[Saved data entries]
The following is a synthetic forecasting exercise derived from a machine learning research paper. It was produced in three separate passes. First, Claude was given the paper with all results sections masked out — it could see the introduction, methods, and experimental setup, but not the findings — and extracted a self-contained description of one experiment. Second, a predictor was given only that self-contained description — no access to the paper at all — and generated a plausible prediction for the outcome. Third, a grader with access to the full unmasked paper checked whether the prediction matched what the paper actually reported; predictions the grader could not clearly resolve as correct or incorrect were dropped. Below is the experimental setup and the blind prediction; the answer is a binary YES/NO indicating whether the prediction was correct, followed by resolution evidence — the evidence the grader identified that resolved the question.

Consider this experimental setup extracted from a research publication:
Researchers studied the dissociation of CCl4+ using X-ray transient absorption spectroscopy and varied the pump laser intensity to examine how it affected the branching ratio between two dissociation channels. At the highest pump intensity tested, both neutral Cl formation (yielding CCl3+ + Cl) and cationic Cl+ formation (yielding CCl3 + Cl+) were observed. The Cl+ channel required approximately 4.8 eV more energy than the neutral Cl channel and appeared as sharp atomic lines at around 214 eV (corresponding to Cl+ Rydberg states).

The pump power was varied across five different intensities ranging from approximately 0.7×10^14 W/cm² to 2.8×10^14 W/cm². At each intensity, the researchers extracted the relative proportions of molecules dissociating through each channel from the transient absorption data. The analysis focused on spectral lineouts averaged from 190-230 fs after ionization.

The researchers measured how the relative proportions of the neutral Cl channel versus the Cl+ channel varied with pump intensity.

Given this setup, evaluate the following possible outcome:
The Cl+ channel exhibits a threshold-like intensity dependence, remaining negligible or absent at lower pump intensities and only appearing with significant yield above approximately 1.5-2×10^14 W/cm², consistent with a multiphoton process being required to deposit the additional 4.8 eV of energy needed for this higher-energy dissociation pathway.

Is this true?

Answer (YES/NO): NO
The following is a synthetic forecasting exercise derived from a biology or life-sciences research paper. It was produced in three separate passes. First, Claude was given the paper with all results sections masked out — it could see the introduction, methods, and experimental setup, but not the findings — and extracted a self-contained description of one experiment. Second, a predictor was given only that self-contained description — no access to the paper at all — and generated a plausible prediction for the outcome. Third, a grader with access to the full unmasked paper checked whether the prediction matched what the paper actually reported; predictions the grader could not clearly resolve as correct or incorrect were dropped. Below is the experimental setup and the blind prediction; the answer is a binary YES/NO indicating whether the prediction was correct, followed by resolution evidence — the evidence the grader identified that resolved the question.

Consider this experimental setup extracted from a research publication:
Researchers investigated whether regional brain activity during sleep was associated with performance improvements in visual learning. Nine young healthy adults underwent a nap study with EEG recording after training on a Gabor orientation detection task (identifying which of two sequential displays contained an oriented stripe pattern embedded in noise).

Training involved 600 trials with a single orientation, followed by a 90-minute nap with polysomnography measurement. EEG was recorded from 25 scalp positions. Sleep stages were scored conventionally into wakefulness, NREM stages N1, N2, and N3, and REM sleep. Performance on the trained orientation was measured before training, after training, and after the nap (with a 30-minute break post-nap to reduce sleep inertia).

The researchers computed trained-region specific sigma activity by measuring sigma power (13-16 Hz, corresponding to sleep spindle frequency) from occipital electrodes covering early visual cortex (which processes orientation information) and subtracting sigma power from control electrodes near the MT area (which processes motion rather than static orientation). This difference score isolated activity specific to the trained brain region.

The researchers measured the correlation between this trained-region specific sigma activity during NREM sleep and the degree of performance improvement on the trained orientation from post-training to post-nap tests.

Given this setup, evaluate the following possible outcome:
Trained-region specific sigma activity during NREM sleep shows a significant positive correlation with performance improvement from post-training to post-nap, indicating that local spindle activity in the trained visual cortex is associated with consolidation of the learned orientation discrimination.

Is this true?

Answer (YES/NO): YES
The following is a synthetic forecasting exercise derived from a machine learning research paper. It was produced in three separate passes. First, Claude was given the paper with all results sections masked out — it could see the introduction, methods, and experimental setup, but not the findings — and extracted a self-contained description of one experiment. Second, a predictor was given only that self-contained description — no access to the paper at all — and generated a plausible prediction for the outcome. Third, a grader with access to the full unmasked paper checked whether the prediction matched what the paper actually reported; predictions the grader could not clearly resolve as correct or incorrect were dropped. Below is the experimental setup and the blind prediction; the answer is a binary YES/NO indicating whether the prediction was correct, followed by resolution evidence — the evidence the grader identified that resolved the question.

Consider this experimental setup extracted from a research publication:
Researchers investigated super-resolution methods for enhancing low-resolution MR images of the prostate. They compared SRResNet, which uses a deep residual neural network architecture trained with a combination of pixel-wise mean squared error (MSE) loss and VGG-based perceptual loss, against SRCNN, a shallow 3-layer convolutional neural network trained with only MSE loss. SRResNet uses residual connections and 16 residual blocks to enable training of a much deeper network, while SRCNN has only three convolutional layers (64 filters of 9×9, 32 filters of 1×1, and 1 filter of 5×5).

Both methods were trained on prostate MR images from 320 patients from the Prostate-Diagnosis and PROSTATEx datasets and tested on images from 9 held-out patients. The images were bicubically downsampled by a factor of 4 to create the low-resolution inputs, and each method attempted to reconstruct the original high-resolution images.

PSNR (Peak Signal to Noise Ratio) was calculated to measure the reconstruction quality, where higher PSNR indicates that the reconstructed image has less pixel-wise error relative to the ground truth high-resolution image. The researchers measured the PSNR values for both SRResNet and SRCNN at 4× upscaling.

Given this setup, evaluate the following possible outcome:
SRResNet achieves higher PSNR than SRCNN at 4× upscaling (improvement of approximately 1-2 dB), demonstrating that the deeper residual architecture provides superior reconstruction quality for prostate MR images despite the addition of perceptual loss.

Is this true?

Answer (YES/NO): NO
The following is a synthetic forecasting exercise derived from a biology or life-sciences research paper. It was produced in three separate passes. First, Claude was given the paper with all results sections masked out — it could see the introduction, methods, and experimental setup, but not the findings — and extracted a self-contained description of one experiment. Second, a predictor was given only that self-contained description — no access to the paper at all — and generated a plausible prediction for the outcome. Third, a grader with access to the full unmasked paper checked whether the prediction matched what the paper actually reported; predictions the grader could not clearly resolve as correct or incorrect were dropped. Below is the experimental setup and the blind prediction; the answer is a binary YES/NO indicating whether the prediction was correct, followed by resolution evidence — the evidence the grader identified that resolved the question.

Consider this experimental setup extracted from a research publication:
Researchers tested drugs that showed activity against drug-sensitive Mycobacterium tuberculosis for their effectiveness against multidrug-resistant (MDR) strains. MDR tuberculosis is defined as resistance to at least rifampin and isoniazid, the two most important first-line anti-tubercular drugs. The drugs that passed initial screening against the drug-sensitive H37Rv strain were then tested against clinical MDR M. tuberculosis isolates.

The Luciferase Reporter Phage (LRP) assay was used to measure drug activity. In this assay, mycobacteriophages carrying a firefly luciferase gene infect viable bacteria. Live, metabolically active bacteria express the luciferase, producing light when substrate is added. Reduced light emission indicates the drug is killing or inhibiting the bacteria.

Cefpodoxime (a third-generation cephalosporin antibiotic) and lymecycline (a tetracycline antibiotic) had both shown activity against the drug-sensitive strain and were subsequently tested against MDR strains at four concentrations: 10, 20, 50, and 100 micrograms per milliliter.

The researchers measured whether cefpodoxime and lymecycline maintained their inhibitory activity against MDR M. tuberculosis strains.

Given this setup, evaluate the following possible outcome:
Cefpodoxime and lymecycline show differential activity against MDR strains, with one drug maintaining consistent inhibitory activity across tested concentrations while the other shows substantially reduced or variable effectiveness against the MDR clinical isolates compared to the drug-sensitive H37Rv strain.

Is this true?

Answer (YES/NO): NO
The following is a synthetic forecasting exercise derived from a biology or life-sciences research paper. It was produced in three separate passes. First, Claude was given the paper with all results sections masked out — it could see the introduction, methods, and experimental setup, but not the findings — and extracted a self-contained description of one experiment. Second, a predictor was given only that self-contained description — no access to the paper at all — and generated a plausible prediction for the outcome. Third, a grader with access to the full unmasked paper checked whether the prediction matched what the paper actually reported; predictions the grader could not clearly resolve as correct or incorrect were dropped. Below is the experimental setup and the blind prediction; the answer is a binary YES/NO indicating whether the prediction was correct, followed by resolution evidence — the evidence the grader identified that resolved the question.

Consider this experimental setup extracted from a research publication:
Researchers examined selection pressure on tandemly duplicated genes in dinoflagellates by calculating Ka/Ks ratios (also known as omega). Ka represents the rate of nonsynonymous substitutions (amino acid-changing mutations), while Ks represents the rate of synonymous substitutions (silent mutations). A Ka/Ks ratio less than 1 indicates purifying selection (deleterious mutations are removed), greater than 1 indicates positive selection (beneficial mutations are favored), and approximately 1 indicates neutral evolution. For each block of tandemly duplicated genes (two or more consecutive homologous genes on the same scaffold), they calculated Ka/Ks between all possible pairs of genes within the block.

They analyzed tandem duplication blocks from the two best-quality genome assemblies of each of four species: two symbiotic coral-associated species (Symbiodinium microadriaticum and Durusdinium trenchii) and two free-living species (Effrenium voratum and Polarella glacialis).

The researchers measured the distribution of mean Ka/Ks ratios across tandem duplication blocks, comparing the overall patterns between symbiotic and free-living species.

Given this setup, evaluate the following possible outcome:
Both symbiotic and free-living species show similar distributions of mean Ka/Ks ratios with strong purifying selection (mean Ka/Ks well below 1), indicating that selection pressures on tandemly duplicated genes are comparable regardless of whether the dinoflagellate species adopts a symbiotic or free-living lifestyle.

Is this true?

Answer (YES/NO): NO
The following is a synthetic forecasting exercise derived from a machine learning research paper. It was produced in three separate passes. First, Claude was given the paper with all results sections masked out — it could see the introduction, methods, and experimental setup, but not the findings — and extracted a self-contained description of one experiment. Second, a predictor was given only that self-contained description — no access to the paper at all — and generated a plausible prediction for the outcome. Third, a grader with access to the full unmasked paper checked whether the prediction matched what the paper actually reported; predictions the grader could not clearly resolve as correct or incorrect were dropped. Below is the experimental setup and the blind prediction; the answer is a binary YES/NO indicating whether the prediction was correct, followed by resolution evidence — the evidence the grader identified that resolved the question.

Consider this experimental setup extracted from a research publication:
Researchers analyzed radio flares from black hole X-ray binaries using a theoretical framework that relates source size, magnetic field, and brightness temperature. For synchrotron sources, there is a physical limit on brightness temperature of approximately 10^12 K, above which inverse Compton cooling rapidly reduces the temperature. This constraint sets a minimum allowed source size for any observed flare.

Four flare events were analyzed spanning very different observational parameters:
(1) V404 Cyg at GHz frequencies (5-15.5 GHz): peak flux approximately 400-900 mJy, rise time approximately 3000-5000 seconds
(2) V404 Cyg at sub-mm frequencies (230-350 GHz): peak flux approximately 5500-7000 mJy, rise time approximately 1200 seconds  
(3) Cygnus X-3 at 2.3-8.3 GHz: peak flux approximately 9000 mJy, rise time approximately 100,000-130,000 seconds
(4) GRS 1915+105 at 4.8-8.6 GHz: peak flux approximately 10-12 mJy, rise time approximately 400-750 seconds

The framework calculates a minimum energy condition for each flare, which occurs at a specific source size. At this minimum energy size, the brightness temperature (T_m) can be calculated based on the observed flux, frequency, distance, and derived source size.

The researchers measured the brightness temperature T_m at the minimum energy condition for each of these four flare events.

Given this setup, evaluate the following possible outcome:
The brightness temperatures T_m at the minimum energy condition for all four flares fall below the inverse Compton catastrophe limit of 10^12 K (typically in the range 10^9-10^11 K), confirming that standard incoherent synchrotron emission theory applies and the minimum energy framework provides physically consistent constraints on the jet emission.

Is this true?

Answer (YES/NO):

* * *

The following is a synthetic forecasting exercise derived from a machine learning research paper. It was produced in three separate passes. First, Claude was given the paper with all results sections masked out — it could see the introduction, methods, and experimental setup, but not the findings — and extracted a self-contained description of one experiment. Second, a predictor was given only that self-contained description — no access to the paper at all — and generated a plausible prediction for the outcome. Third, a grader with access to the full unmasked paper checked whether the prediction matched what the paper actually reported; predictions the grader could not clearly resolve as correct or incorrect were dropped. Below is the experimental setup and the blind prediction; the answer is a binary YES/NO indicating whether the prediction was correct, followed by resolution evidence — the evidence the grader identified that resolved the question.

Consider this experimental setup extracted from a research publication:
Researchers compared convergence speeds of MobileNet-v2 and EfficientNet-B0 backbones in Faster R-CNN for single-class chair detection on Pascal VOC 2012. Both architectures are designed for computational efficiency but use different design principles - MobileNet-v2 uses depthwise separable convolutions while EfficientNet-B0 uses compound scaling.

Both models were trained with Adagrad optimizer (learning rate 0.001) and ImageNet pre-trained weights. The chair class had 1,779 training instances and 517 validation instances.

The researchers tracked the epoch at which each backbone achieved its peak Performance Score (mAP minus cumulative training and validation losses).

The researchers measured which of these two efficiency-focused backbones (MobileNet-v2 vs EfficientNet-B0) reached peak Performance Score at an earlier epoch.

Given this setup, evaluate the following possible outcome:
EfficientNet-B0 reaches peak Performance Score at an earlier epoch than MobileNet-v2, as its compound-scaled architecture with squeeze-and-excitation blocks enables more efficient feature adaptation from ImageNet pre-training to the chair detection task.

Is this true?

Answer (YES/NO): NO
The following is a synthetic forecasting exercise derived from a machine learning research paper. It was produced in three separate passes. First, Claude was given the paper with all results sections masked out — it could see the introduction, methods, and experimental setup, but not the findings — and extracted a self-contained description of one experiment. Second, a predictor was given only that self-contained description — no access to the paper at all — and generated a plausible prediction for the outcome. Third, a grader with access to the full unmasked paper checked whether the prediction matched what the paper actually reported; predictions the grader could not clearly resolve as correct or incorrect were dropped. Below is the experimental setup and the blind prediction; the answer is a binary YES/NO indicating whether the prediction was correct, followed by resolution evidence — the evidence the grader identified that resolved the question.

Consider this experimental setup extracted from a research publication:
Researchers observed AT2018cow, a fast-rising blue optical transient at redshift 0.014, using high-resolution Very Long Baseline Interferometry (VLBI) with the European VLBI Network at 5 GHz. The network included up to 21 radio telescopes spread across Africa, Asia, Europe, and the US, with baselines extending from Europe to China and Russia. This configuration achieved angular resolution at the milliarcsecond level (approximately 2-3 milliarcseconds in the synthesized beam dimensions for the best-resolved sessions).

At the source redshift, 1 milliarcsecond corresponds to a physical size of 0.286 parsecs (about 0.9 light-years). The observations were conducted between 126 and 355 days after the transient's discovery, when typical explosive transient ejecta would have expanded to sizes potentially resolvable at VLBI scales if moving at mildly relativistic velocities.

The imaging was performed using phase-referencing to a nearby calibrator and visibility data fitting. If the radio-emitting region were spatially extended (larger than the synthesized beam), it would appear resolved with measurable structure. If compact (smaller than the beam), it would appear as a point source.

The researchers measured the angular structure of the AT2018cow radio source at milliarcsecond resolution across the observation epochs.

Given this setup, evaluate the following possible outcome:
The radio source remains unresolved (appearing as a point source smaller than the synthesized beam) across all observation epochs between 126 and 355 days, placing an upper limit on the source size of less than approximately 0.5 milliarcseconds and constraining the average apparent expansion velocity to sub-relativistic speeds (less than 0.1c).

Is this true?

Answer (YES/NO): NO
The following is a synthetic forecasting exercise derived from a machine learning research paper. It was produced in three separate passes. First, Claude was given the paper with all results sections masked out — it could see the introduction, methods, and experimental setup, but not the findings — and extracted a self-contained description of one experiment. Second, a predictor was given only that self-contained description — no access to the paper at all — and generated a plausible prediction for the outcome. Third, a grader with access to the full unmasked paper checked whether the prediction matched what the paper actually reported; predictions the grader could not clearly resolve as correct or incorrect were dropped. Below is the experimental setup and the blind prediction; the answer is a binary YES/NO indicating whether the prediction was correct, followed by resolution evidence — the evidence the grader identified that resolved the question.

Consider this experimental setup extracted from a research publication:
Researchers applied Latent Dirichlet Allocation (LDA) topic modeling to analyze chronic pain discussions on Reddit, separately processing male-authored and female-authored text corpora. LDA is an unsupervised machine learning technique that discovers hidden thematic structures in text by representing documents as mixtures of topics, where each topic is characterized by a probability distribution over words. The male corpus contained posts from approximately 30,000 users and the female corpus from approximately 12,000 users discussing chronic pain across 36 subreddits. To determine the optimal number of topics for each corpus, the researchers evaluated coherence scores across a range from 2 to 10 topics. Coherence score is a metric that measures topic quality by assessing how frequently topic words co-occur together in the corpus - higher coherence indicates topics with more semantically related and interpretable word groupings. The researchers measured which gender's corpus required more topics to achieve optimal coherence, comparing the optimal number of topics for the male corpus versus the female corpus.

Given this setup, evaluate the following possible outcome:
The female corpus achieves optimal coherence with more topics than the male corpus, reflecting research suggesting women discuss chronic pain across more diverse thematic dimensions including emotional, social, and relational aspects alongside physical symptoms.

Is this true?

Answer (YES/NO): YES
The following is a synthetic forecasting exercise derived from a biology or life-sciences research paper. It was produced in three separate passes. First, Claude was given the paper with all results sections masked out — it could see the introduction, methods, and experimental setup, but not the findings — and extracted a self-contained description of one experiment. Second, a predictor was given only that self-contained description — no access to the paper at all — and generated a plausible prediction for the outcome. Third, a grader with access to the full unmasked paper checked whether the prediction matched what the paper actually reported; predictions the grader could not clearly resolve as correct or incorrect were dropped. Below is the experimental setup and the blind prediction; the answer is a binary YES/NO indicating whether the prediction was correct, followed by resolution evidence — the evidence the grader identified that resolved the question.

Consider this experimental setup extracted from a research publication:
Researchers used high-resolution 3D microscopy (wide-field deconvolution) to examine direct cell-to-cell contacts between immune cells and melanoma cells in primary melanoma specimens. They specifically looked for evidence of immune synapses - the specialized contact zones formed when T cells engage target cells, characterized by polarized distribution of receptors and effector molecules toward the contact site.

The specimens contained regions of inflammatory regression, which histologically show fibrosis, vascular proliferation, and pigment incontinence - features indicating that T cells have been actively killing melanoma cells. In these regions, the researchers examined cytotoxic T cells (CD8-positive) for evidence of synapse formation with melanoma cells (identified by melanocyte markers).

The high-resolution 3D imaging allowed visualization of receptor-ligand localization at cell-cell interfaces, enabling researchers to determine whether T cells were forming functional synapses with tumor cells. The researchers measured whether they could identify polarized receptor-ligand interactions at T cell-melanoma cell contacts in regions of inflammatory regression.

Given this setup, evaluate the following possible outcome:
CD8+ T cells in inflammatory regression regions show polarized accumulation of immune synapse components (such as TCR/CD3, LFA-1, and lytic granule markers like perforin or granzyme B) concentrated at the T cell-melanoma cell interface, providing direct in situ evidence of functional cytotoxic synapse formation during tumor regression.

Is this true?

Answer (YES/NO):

▸ **What you are asked to do**:
Go through the entries and copy every line with "would".

▸ **Answer to this task**:
At the source redshift, 1 milliarcsecond corresponds to a physical size of 0.286 parsecs (about 0.9 light-years). The observations were conducted between 126 and 355 days after the transient's discovery, when typical explosive transient ejecta would have expanded to sizes potentially resolvable at VLBI scales if moving at mildly relativistic velocities.
The imaging was performed using phase-referencing to a nearby calibrator and visibility data fitting. If the radio-emitting region were spatially extended (larger than the synthesized beam), it would appear resolved with measurable structure. If compact (smaller than the beam), it would appear as a point source.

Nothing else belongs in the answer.